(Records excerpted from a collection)
<<<<
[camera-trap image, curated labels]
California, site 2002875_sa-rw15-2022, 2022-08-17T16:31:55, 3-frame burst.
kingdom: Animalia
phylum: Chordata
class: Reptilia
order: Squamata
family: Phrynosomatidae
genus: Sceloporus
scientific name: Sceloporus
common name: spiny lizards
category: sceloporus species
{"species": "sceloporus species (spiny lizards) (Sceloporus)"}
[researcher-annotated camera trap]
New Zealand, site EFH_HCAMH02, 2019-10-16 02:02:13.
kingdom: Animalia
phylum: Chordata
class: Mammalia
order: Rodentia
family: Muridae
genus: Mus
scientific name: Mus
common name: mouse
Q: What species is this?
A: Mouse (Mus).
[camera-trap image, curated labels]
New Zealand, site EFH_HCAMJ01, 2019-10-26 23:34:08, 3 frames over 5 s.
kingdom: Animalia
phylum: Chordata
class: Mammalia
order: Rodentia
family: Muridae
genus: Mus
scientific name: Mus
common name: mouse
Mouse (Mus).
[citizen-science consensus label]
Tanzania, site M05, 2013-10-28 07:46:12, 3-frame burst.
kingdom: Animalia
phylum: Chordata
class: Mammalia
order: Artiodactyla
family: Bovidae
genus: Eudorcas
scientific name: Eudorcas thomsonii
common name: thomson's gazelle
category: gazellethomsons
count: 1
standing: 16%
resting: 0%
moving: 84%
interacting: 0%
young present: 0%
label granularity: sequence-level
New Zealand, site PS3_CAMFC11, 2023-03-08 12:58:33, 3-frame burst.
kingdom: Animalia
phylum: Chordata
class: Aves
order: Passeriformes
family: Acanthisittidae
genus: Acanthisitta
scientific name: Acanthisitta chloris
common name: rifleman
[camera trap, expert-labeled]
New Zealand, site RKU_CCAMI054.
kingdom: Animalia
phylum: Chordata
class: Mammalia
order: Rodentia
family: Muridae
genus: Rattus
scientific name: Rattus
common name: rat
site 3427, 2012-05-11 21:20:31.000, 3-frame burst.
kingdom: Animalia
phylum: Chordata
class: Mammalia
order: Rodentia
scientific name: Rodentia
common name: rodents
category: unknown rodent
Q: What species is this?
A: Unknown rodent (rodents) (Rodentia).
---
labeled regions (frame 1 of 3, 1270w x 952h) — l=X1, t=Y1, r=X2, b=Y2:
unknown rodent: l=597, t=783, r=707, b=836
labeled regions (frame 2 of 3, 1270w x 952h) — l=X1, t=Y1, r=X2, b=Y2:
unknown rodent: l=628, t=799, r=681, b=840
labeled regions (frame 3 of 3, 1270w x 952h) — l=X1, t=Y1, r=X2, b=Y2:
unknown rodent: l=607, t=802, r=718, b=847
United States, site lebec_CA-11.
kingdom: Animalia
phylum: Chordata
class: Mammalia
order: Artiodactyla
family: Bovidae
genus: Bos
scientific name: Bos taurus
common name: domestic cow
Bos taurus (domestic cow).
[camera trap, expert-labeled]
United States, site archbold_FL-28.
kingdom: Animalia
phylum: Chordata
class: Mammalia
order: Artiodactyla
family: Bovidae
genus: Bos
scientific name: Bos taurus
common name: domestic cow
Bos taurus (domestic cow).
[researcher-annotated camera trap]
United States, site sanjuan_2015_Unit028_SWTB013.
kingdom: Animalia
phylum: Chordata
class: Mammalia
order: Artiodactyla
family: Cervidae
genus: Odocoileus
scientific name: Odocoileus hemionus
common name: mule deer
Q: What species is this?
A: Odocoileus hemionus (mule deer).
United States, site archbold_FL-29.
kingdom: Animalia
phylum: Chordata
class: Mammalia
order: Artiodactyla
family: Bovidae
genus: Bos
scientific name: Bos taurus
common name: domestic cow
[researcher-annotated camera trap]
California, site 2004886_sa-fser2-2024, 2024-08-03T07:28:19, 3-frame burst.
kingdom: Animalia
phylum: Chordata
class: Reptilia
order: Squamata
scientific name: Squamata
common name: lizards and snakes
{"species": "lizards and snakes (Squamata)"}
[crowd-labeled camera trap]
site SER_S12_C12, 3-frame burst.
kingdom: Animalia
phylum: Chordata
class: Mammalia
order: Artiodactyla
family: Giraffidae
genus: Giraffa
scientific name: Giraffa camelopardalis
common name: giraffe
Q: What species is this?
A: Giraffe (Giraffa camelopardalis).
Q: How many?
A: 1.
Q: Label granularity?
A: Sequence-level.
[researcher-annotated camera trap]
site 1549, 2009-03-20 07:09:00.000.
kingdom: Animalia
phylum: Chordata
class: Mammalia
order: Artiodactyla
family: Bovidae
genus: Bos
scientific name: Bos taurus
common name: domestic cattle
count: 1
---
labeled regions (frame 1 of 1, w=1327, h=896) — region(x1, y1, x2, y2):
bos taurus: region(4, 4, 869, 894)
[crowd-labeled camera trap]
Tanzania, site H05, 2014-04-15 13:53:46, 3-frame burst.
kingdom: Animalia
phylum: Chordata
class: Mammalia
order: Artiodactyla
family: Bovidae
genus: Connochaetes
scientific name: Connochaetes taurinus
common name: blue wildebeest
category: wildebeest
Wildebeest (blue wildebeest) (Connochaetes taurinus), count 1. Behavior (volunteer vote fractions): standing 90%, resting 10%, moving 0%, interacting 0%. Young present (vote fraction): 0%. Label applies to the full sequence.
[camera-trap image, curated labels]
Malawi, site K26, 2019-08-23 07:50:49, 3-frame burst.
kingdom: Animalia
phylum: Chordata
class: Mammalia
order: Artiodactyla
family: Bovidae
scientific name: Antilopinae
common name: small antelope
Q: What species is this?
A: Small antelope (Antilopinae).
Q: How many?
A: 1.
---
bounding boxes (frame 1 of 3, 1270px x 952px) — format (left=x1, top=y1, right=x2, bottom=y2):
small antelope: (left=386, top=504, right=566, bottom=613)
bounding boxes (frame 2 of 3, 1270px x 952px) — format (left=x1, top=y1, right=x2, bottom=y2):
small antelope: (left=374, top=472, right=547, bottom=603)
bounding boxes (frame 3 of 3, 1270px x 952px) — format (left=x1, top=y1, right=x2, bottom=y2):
>>>>
Going line by line, copy the data above exactly.

[camera-trap image, curated labels]
California, site 2002875_sa-rw15-2022, 2022-08-17T16:31:55, 3-frame burst.
kingdom: Animalia
phylum: Chordata
class: Reptilia
order: Squamata
family: Phrynosomatidae
genus: Sceloporus
scientific name: Sceloporus
common name: spiny lizards
category: sceloporus species
{"species": "sceloporus species (spiny lizards) (Sceloporus)"}
[researcher-annotated camera trap]
New Zealand, site EFH_HCAMH02, 2019-10-16 02:02:13.
kingdom: Animalia
phylum: Chordata
class: Mammalia
order: Rodentia
family: Muridae
genus: Mus
scientific name: Mus
common name: mouse
Q: What species is this?
A: Mouse (Mus).
[camera-trap image, curated labels]
New Zealand, site EFH_HCAMJ01, 2019-10-26 23:34:08, 3 frames over 5 s.
kingdom: Animalia
phylum: Chordata
class: Mammalia
order: Rodentia
family: Muridae
genus: Mus
scientific name: Mus
common name: mouse
Mouse (Mus).
[citizen-science consensus label]
Tanzania, site M05, 2013-10-28 07:46:12, 3-frame burst.
kingdom: Animalia
phylum: Chordata
class: Mammalia
order: Artiodactyla
family: Bovidae
genus: Eudorcas
scientific name: Eudorcas thomsonii
common name: thomson's gazelle
category: gazellethomsons
count: 1
standing: 16%
resting: 0%
moving: 84%
interacting: 0%
young present: 0%
label granularity: sequence-level
New Zealand, site PS3_CAMFC11, 2023-03-08 12:58:33, 3-frame burst.
kingdom: Animalia
phylum: Chordata
class: Aves
order: Passeriformes
family: Acanthisittidae
genus: Acanthisitta
scientific name: Acanthisitta chloris
common name: rifleman
[camera trap, expert-labeled]
New Zealand, site RKU_CCAMI054.
kingdom: Animalia
phylum: Chordata
class: Mammalia
order: Rodentia
family: Muridae
genus: Rattus
scientific name: Rattus
common name: rat
site 3427, 2012-05-11 21:20:31.000, 3-frame burst.
kingdom: Animalia
phylum: Chordata
class: Mammalia
order: Rodentia
scientific name: Rodentia
common name: rodents
category: unknown rodent
Q: What species is this?
A: Unknown rodent (rodents) (Rodentia).
---
labeled regions (frame 1 of 3, 1270w x 952h) — l=X1, t=Y1, r=X2, b=Y2:
unknown rodent: l=597, t=783, r=707, b=836
labeled regions (frame 2 of 3, 1270w x 952h) — l=X1, t=Y1, r=X2, b=Y2:
unknown rodent: l=628, t=799, r=681, b=840
labeled regions (frame 3 of 3, 1270w x 952h) — l=X1, t=Y1, r=X2, b=Y2:
unknown rodent: l=607, t=802, r=718, b=847
United States, site lebec_CA-11.
kingdom: Animalia
phylum: Chordata
class: Mammalia
order: Artiodactyla
family: Bovidae
genus: Bos
scientific name: Bos taurus
common name: domestic cow
Bos taurus (domestic cow).
[camera trap, expert-labeled]
United States, site archbold_FL-28.
kingdom: Animalia
phylum: Chordata
class: Mammalia
order: Artiodactyla
family: Bovidae
genus: Bos
scientific name: Bos taurus
common name: domestic cow
Bos taurus (domestic cow).
[researcher-annotated camera trap]
United States, site sanjuan_2015_Unit028_SWTB013.
kingdom: Animalia
phylum: Chordata
class: Mammalia
order: Artiodactyla
family: Cervidae
genus: Odocoileus
scientific name: Odocoileus hemionus
common name: mule deer
Q: What species is this?
A: Odocoileus hemionus (mule deer).
United States, site archbold_FL-29.
kingdom: Animalia
phylum: Chordata
class: Mammalia
order: Artiodactyla
family: Bovidae
genus: Bos
scientific name: Bos taurus
common name: domestic cow
[researcher-annotated camera trap]
California, site 2004886_sa-fser2-2024, 2024-08-03T07:28:19, 3-frame burst.
kingdom: Animalia
phylum: Chordata
class: Reptilia
order: Squamata
scientific name: Squamata
common name: lizards and snakes
{"species": "lizards and snakes (Squamata)"}
[crowd-labeled camera trap]
site SER_S12_C12, 3-frame burst.
kingdom: Animalia
phylum: Chordata
class: Mammalia
order: Artiodactyla
family: Giraffidae
genus: Giraffa
scientific name: Giraffa camelopardalis
common name: giraffe
Q: What species is this?
A: Giraffe (Giraffa camelopardalis).
Q: How many?
A: 1.
Q: Label granularity?
A: Sequence-level.
[researcher-annotated camera trap]
site 1549, 2009-03-20 07:09:00.000.
kingdom: Animalia
phylum: Chordata
class: Mammalia
order: Artiodactyla
family: Bovidae
genus: Bos
scientific name: Bos taurus
common name: domestic cattle
count: 1
---
labeled regions (frame 1 of 1, w=1327, h=896) — region(x1, y1, x2, y2):
bos taurus: region(4, 4, 869, 894)
[crowd-labeled camera trap]
Tanzania, site H05, 2014-04-15 13:53:46, 3-frame burst.
kingdom: Animalia
phylum: Chordata
class: Mammalia
order: Artiodactyla
family: Bovidae
genus: Connochaetes
scientific name: Connochaetes taurinus
common name: blue wildebeest
category: wildebeest
Wildebeest (blue wildebeest) (Connochaetes taurinus), count 1. Behavior (volunteer vote fractions): standing 90%, resting 10%, moving 0%, interacting 0%. Young present (vote fraction): 0%. Label applies to the full sequence.
[camera-trap image, curated labels]
Malawi, site K26, 2019-08-23 07:50:49, 3-frame burst.
kingdom: Animalia
phylum: Chordata
class: Mammalia
order: Artiodactyla
family: Bovidae
scientific name: Antilopinae
common name: small antelope
Q: What species is this?
A: Small antelope (Antilopinae).
Q: How many?
A: 1.
---
bounding boxes (frame 1 of 3, 1270px x 952px) — format (left=x1, top=y1, right=x2, bottom=y2):
small antelope: (left=386, top=504, right=566, bottom=613)
bounding boxes (frame 2 of 3, 1270px x 952px) — format (left=x1, top=y1, right=x2, bottom=y2):
small antelope: (left=374, top=472, right=547, bottom=603)
bounding boxes (frame 3 of 3, 1270px x 952px) — format (left=x1, top=y1, right=x2, bottom=y2):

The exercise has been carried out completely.